■ **ISTRUZIONI**
Prosegui il brano sull'attesa dell'autobus per la metro, riprendendo subito dopo la sua ultima frase.

■ **BRANO FORNITO**
▬▬▬▬▬▬
A quei pignoletti io rispondo: fottetevi.

Analizziamo piuttosto i dati: non sussistono particolari problemi sul tratto casa-scuola, per il quale il nuovo status di pendolare appiedato non mi ruba nemmeno un minuto. Appare invece evidente come, nei tratti da e per la fermata della metro, la scelta tra aspettare il bus e avviarsi a piedi dipende esclusivamente da TA. Se TA è maggiore della differenza tra il tempo dello stesso tratto a piedi e 12 minuti (tempo di percorrenza con bus al netto di TA), allora conviene andare a piedi, altrimenti meglio aspettare il bus. Il problema è che TA è poco prevedibile. Alcune fermate del centro sono munite di palette elettroniche che informano su TA, ma da me non sono ancora arrivate. Esistono poi alcune modalità per furbofoni (Apps tipo Roma Bus o anche una visita al sito dell'Atac) dove vengono forniti con sufficiente accuratezza i minuti da aspettare, ma per ora le mie dotazioni tecnologiche non arrivano a tanto. Di solito mi organizzo in maniera empirica: se vedo che la fermata è vuota, ci sono buone probabilità che il bus sia appena passato, e che quindi ci sarà da aspettare più dei 3 minuti medi. In quei casi vado a piedi. Altrimenti provo ad aspettare 4 minuti (nel caso del tratto scuola-Metro) o 6 (nel caso del tratto casa-metro): se entro quelli non vedo stagliarsi un mastodonte giallo-arancione all'orizzonte, vado a piedi. La misurazioni dei giorni scorsi indicano inolte che TA varia nel corso del giorno, muovendosi da valori prossimi allo zero di mattina (quando le corse sono più frequenti e spesso con un breve scatto felino riesco a salire sui bus che scorgo in arrivo mentre mi avvicino alla fermata) fino ad un massimo di 5 o 6 minuti della sera. Oltre i 6 minuti non saprei dire, visto che come ho già detto superata quella soglia mi avvio a piedi.
▬▬▬▬▬▬
■ **MATERIALE FORNITO**
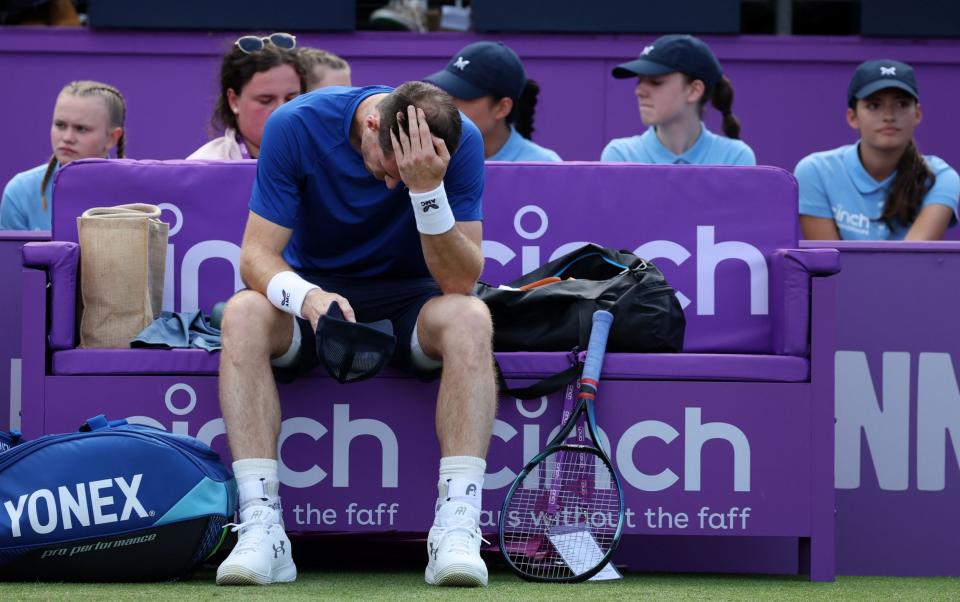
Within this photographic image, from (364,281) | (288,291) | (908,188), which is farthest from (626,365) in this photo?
(908,188)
▬▬▬▬▬▬
■ **RISPOSTA**
E' sicuramente vero che i tempi con scooter in questi tratti medio-lunghi sarebbero minori, e che il vantaggio cresce nel tratto più lungo (casa-metro), arrivando ad un risparmio massimo di 14 minuti rispetto ad un percorso totalmente a piedi. Ma 14 minuti non sono molti se li confrontate con le ere geologiche o con i vantaggi di muoversi senza mezzi meccanici propri, vantaggi che per vostra comodità riepilogo:




La mia solita fermata del bus

  • Risparmio di denaro (tra assicurazione, bollo, carburante, manutenzione, accessori arrivavo a circa 800 euro l'anno. A questi va aggiunto l'eventuale ammortamento dell'acquisto del mezzo, che nel mio caso era prossimo allo zero, ma in caso di scooter nuovo fiammante può arrivare anche a mille euro l'anno)
  • Meno incidenti stradali
  • Meno litigi per questioni di traffico
  • Nessun impatto ecologico aggiuntivo per la comunità
  • Allenamento mattutino e serale con cardio walking (in caso di tratti completamente a piedi)
  • Possibilità di utilizzo migliore del tempo: posso ascoltare la radio nei tratti a piedi recuperando il tempo completamente perso della guida, posso telefonare o inviare sms nei tratti in bus (tratti durante i quali l'ambiente scarsamente confortevole e la brevità del percorso non consente letture più impegnate)
  • E, last but not least, notevole interesse faunistico della mia solita fermata del bus.

Conclusione uno: viva l'emancipazione dai mezzi privati.
Conclusione due: anche se avessi raggiunto la conclusione uno qualche tempo fa, non sarei comunque mai riuscito a sbarazzarmi di un motorino scooter perfettamente funzionante. Ergo, ringrazio pubblicamente lo sconosciuto che mi ha aiutato in questa evoluzione verso la libertà, anche se avrei preferito l'utilizzo di una efficace comunicazione interpersonale rispetto al furto con scasso.
Un'ultimissima considerazione. Come vi sarete probabilmente accorti, questa emancipazione dai mezzi meccanici privati mi elettrizza anzichenò, e fino a ieri non me ne riuscivo a spiegare completamente il motivo.
Poi stamattina l'ho capito: organizzare spostamenti basati solo sui mezzi pubblici e sui piedi mi riporta indietro di vent'anni, quando giravo l'Europa in treno e in autostop armato solo di un biglietto ferroviario Inter Rail, di scarpe comode e di un pollice sfacciato.
Se sostituisco "Roma" a "Europa" e "tessera ATAC" a "Inter Rail" ecco che quel senso di libertà pare riaffacciarsi.
Come dite? Durerà poco? Può darsi. Intanto godo.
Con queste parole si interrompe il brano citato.